Im Konflikt mit der Ostukraine sind nach dem Wahlsieg von Selenskis Partei echte Veränderungen zu erwarten. Fortschritt in anderen Feldern eher nicht.

Die Opposition kann Selenski nach der Parlamentswahl nicht mehr aufhalten Foto: dpa

N ach der Parlamentswahl in der Ukraine ist jetzt mit bis noch vor kurzem undenkbaren Kompromissen zu rechnen. Wirkliche Veränderungen wird es nach dem erdrutschartigen Sieg der Partei von Wolodimir Selenski bei den Bemühungen um einen stabilen Waffenstillstand in der Ostukraine geben – allerdings wohl auch nur dort.

Selenski wird die von der Ukraine bei den Friedensverhandlungen in Minsk gemachten Zugeständnisse, wie etwa die Wiederaufnahme der Wirtschaftsbeziehungen mit der gesamten Ostukraine und die Herstellung eines Sonderstatus von Donezk und Luhansk, umsetzen.

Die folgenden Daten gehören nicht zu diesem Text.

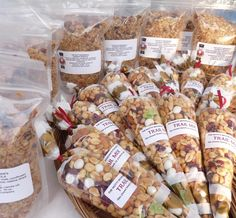 Back to School Snacks ~ Granola and Trail Mix Homemade Trail Mix, Healthy Snacks, Healthy Recipes, Gastro, Snacks Saludables, School Snacks, School Lunch, Food Packaging Design, Food Gifts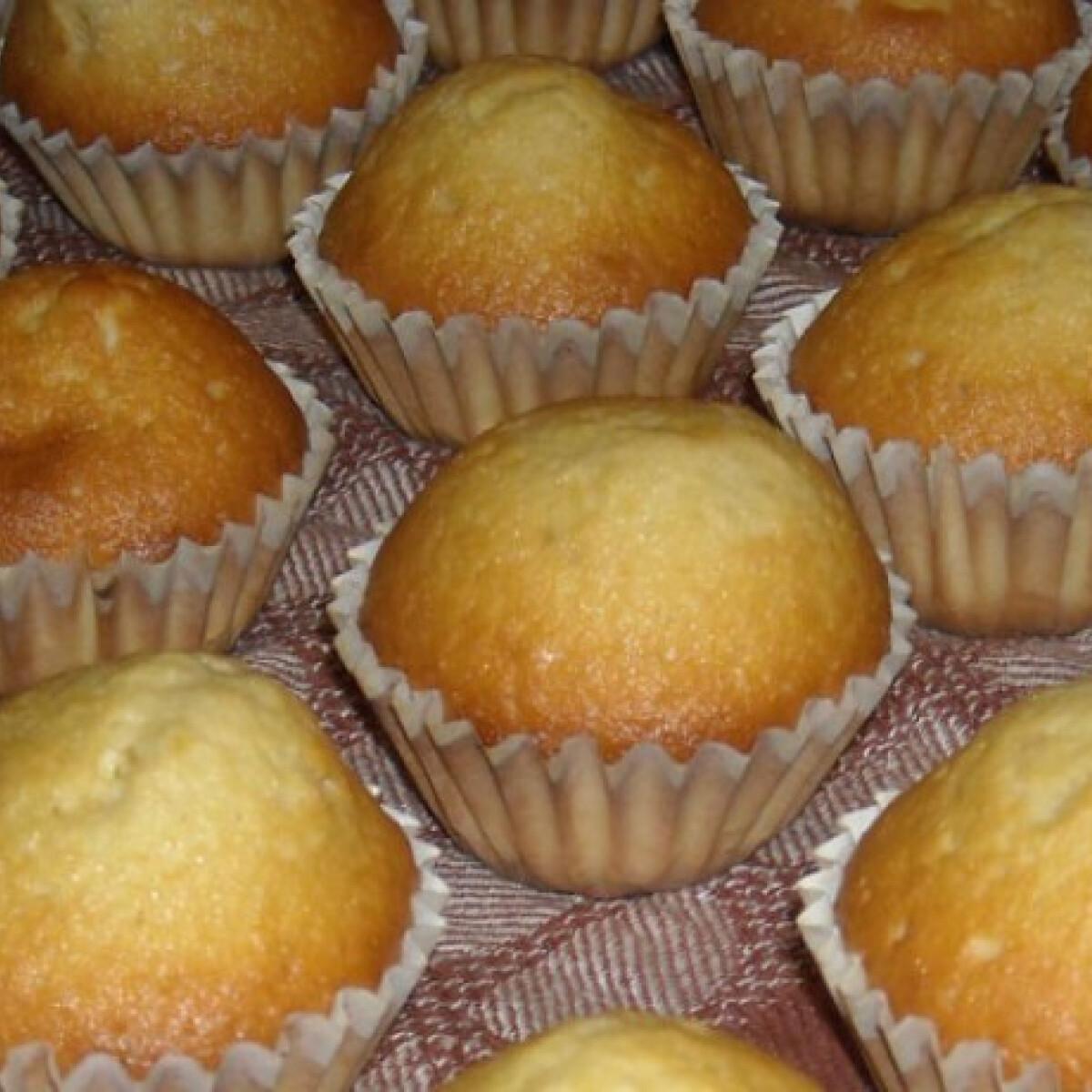 Ezen a képen: Alap muffin Fonott kalácstól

Auch das Sprachengesetz, das das Russische und andere Sprachen zurückdrängt und somit eine Rückkehr von Donezk und Luhansk in die Ukraine erschwert, wird wohl liberalisiert werden.

Doch dies dürften die einzigen Neuerungen sein. Orientieren wird sich der neoliberale Selenski an Brüssel, Paris und Berlin, den Städten also, die er als neuer Präsident zuerst aufgesucht hatte.

Keine Stärkung der Demokratie zu erwarten

Selenski wird alle Gefolgsleute von Petro Poroschenko entlassen. Doch mit Inhalten oder gar Korruptionsbekämpfung hat das wenig zu tun. Schon bei seinem Wahlparteitag im Juni hatte Selenski gezeigt, dass er Loyalität erwartet. Nicht eine einzige kritische Stimme war auf dem nur 70-minütigen Parteitag zu hören gewesen. Gewählt hatte man per Akklamation. Und auch noch nach dem Wahlparteitag strich eine kleine Gruppe um den Parteichef unliebsame Parteigänger wieder aus der Wahlliste. Wer so viel innerparteiliche Demokratie pflegt, wird kaum ein Vorreiter bei der Stärkung der Demokratie im Land sein können.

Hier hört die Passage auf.